• Task objective: Could you copy exactly the lines below from the one with "Best Plants For" to the one with "22 mai ... les", inclusive, leaving out any pictures?

• Records supplied:

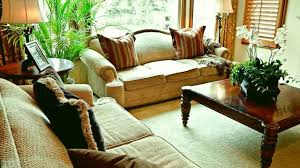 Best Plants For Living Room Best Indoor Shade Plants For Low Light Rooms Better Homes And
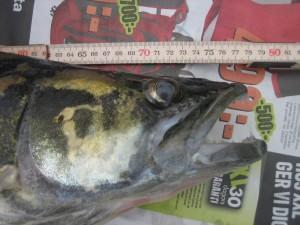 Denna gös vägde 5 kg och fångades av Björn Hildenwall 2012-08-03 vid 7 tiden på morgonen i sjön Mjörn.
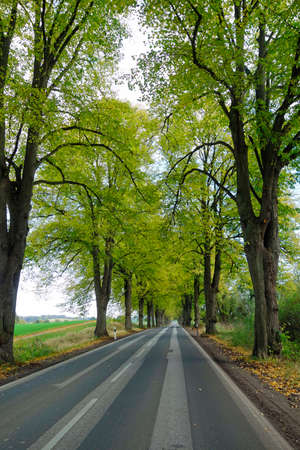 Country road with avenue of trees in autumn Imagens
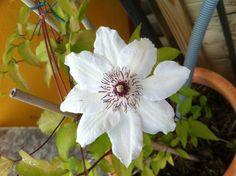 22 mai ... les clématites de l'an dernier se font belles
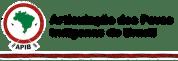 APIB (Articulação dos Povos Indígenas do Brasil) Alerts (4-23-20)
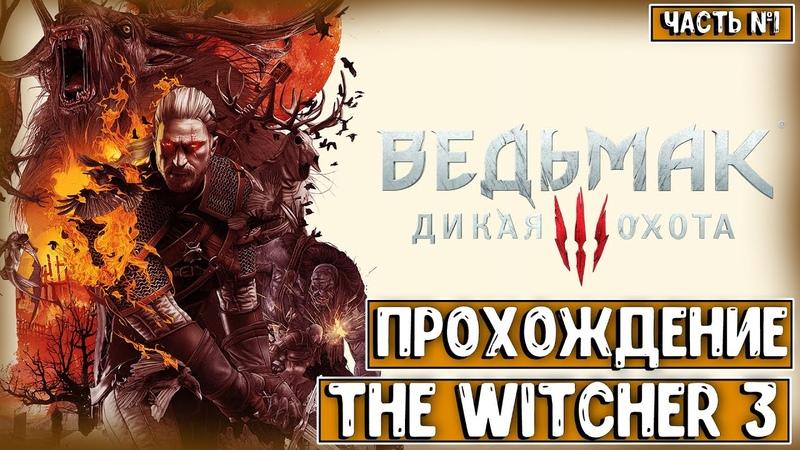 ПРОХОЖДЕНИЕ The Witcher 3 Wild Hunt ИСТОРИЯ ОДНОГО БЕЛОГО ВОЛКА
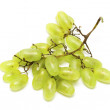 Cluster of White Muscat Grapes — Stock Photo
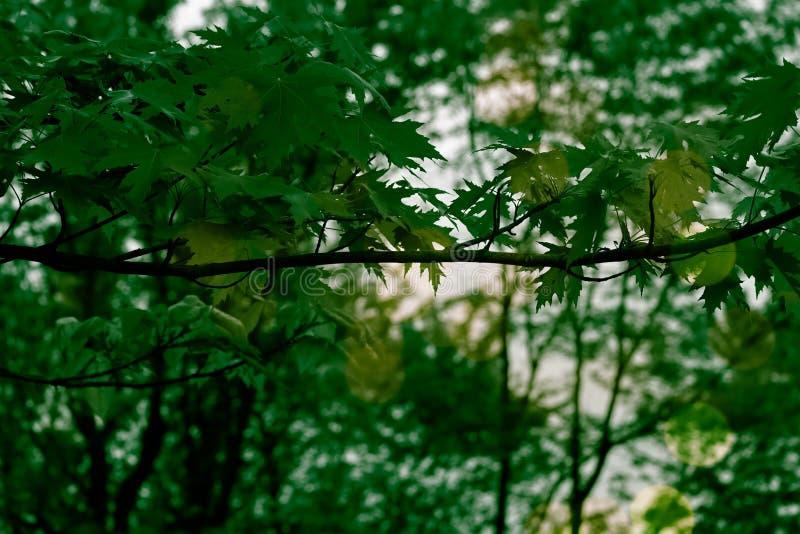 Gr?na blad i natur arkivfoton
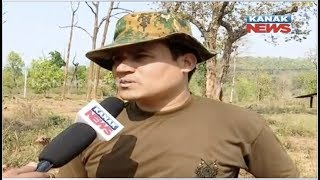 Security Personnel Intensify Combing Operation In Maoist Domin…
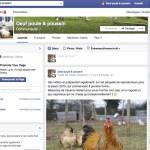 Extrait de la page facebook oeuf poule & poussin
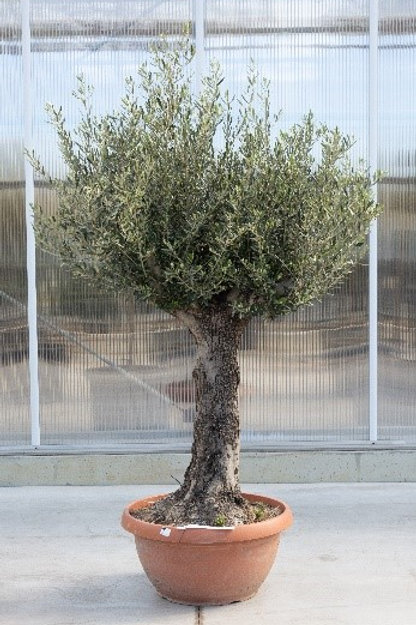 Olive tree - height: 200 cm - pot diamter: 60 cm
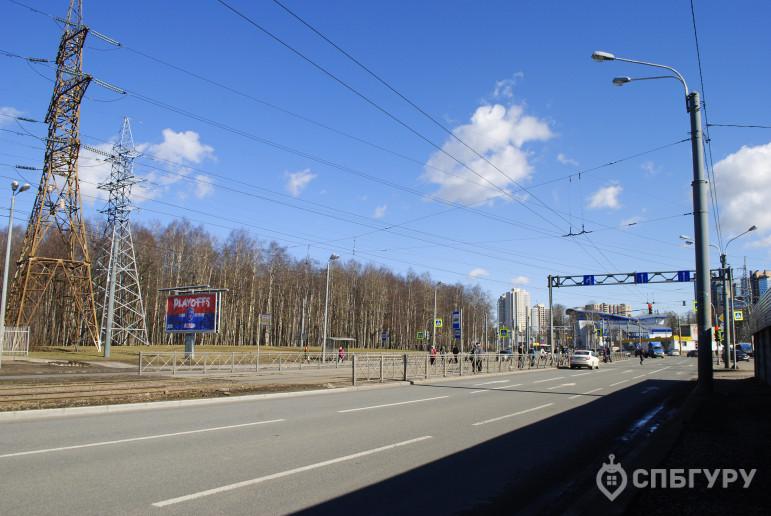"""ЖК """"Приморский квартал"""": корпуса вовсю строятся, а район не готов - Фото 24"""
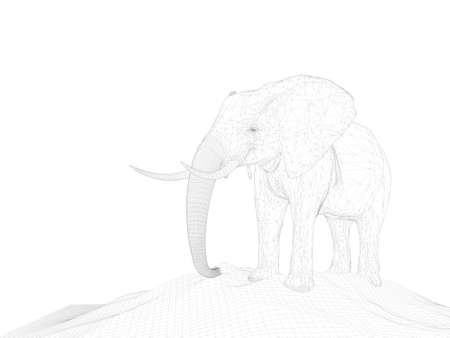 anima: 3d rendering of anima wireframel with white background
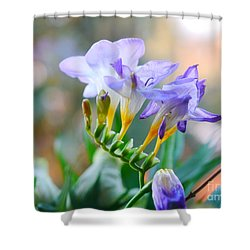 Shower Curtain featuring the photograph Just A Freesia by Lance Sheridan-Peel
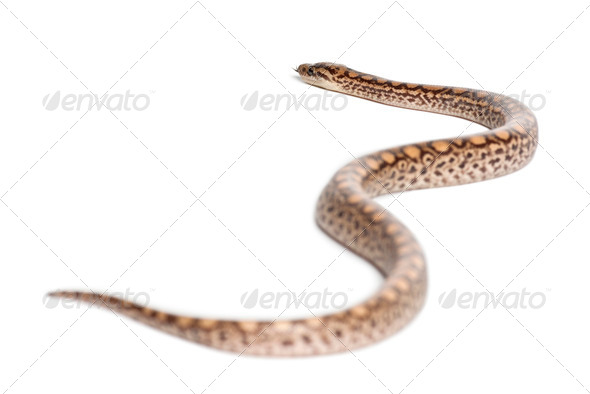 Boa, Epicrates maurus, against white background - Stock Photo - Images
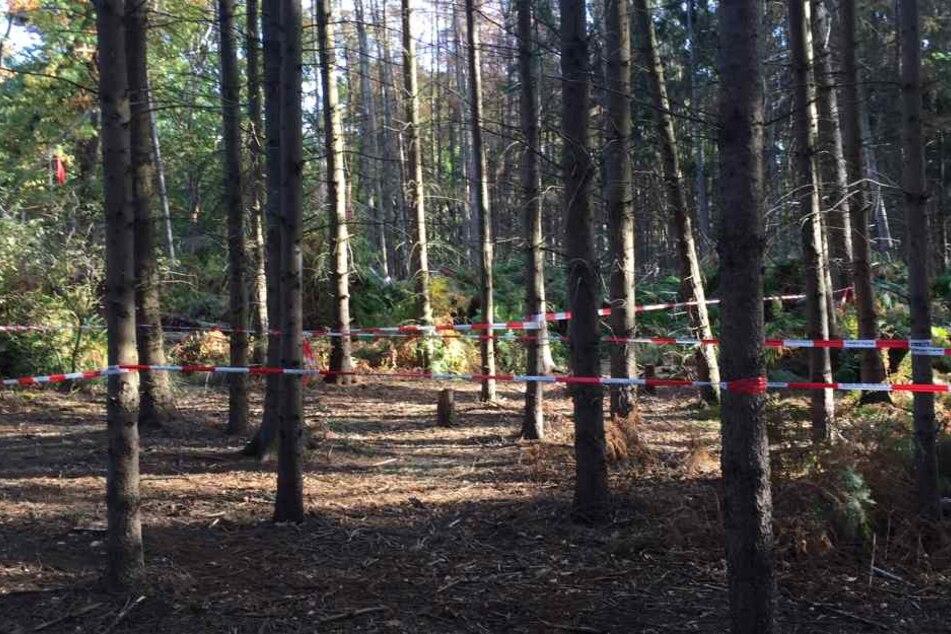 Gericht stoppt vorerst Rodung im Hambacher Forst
--
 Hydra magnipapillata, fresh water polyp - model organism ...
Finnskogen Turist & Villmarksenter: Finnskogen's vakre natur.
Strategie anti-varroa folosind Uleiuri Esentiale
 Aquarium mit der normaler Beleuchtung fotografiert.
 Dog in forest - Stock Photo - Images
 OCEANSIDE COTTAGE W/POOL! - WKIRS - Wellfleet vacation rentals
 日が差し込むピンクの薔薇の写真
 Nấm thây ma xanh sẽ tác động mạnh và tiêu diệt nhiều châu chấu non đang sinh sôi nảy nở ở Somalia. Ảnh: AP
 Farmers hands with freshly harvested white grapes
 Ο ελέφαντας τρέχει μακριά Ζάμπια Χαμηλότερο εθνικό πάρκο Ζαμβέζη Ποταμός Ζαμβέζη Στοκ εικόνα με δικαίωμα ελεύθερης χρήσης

• Finished exercise:
 Best Plants For Living Room Best Indoor Shade Plants For Low Light Rooms Better Homes And
 Denna gös vägde 5 kg och fångades av Björn Hildenwall 2012-08-03 vid 7 tiden på morgonen i sjön Mjörn.
 Country road with avenue of trees in autumn Imagens
 22 mai ... les clématites de l'an dernier se font belles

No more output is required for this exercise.